# TEARS founder arrested and charged with animal cruelty



## cham (Feb 21, 2008)

SGRR/J&LGRR rescued two of her dogs and have placed them in loving safe homes. One is a blind dog in a loving foster home far away from this witch, and the other is a wonderful dog who has already been rehomed! 
*http://blog.al.com/spotnews/2010/03/tears_founder_arrested_and_cha.html*

*TEARS founder arrested and charged with animal cruelty*

*By Carol Robinson -- The Birmingham News *

*March 11, 2010, 11:43AM*








Terra Cotromano, shown in a 2005 photo, has been charged with animal cruelty. (The Birmingham News / Jeff Roberts)The founder of TEARS was arrested this morning on multiple counts of animal cruelty, authorities said.

Terra Cotromano, 61, was being taken to the Jefferson County Jail, said Jefferson County Chief Deputy Randy Christian. 

Cotromano founder of The Emergency Animal Rescue Service, is charged with 20 counts of cruelty to a dog or cat. Her bond is set at $1,000 for each charge. 

She was arrested at the TEARS animal rescue site in Mulga. 

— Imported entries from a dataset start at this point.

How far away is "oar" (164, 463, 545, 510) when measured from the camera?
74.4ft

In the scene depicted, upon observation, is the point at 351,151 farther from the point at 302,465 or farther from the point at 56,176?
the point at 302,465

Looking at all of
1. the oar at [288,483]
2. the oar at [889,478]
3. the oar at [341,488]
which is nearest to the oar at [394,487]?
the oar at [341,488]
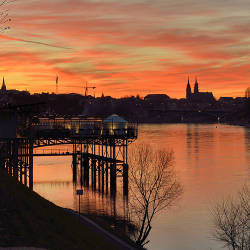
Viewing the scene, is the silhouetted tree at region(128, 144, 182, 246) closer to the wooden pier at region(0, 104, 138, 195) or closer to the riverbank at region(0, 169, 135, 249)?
the wooden pier at region(0, 104, 138, 195)

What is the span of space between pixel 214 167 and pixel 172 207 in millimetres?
38815

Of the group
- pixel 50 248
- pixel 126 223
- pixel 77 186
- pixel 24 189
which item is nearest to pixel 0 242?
pixel 50 248

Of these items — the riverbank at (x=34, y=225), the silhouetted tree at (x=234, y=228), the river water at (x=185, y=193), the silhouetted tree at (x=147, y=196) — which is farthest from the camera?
the river water at (x=185, y=193)

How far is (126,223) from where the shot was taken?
45.5 metres

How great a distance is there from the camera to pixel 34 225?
2417cm

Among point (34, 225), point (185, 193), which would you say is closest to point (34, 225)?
point (34, 225)

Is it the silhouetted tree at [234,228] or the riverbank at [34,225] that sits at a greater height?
the riverbank at [34,225]

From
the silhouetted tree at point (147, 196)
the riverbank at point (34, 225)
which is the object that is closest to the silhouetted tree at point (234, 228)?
the silhouetted tree at point (147, 196)

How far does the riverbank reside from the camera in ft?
72.8

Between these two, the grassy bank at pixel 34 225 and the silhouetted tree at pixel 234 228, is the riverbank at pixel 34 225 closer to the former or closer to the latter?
the grassy bank at pixel 34 225

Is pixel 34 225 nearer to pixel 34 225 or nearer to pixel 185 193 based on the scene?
pixel 34 225

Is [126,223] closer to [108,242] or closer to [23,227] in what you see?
[108,242]

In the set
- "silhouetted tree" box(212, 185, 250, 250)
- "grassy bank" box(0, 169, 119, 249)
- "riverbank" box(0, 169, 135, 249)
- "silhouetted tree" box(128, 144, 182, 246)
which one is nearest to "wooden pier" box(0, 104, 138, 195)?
"silhouetted tree" box(128, 144, 182, 246)

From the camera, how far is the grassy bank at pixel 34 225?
22266 millimetres
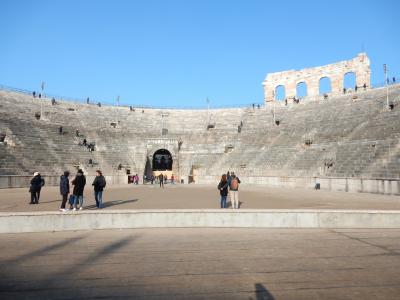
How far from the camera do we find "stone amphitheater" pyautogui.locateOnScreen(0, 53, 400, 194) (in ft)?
102

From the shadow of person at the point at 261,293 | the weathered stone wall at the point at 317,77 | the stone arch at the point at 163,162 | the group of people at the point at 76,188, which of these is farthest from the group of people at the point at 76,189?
the weathered stone wall at the point at 317,77

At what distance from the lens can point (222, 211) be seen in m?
10.9

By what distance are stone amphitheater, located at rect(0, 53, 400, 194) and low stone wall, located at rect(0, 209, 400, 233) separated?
1465 centimetres

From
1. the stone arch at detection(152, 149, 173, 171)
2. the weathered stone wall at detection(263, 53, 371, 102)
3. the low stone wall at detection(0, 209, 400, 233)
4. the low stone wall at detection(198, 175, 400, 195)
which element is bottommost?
the low stone wall at detection(0, 209, 400, 233)

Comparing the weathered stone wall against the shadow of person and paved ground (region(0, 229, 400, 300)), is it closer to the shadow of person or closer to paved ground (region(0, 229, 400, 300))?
paved ground (region(0, 229, 400, 300))

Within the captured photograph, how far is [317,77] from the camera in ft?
164

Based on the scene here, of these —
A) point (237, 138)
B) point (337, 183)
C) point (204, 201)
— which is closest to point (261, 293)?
point (204, 201)

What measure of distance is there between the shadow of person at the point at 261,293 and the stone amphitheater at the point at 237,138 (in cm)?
2126

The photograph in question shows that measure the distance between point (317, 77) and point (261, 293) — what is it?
4981 cm

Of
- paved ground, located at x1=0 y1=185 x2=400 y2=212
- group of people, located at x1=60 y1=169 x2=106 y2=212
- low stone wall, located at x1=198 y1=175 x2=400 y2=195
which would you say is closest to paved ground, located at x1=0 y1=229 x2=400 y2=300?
group of people, located at x1=60 y1=169 x2=106 y2=212

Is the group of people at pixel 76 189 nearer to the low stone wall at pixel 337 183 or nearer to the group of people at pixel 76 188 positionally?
the group of people at pixel 76 188

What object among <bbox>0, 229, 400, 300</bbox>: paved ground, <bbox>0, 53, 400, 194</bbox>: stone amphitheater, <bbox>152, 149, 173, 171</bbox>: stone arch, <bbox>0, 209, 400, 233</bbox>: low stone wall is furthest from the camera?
<bbox>152, 149, 173, 171</bbox>: stone arch

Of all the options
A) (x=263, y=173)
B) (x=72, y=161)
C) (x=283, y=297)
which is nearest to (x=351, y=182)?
(x=263, y=173)

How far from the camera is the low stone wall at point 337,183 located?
23383 mm
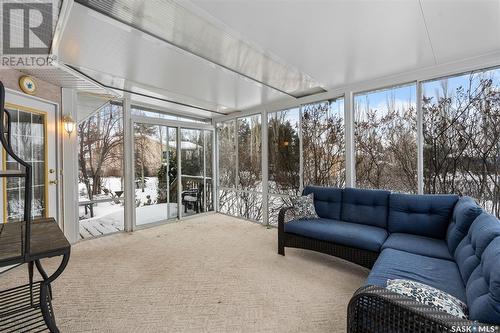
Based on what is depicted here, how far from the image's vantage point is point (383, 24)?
1.97 m

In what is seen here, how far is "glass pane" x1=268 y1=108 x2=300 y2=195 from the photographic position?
4500 millimetres

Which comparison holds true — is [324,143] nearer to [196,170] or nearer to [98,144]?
[196,170]

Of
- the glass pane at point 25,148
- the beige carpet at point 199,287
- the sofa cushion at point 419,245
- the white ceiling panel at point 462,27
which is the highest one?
the white ceiling panel at point 462,27

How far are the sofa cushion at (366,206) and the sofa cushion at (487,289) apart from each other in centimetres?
149

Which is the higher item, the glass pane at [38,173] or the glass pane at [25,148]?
the glass pane at [25,148]

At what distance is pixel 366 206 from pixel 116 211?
14.2ft

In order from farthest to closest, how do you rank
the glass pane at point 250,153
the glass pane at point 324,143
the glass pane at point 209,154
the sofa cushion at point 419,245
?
1. the glass pane at point 209,154
2. the glass pane at point 250,153
3. the glass pane at point 324,143
4. the sofa cushion at point 419,245

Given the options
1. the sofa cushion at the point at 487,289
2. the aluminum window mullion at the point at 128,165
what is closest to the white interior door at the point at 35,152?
the aluminum window mullion at the point at 128,165

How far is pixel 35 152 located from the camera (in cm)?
322

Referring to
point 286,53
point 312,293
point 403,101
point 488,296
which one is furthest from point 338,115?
point 488,296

Sheriff's officials in January seized 22 dogs and six cats after a month-long animal cruelty investigation. 

Prior to the seizure of the animals, members of the TEARS board of directors fired Cotromano as executive director and filed a civil suit alleging she mistreated animals and mishandled funds. 

Cotromano has previously denied the allegations and said the board members were replaced through a membership vote. 

Her attorney, Lawden Yates, said today's arrest came as a surprise. 

"Obviously Ms. Cotromano is innocent of all these charges. We certainly know she's not done anything wrong, and anybody can make any sort of wild allegations," Yates said. "We look forward to being in court and the opportunity to be heard."
*[Cotromano denies charges in December.]*


----------



## BeauShel (May 20, 2007)

Shame on her and I hope she gets everything coming to her.


----------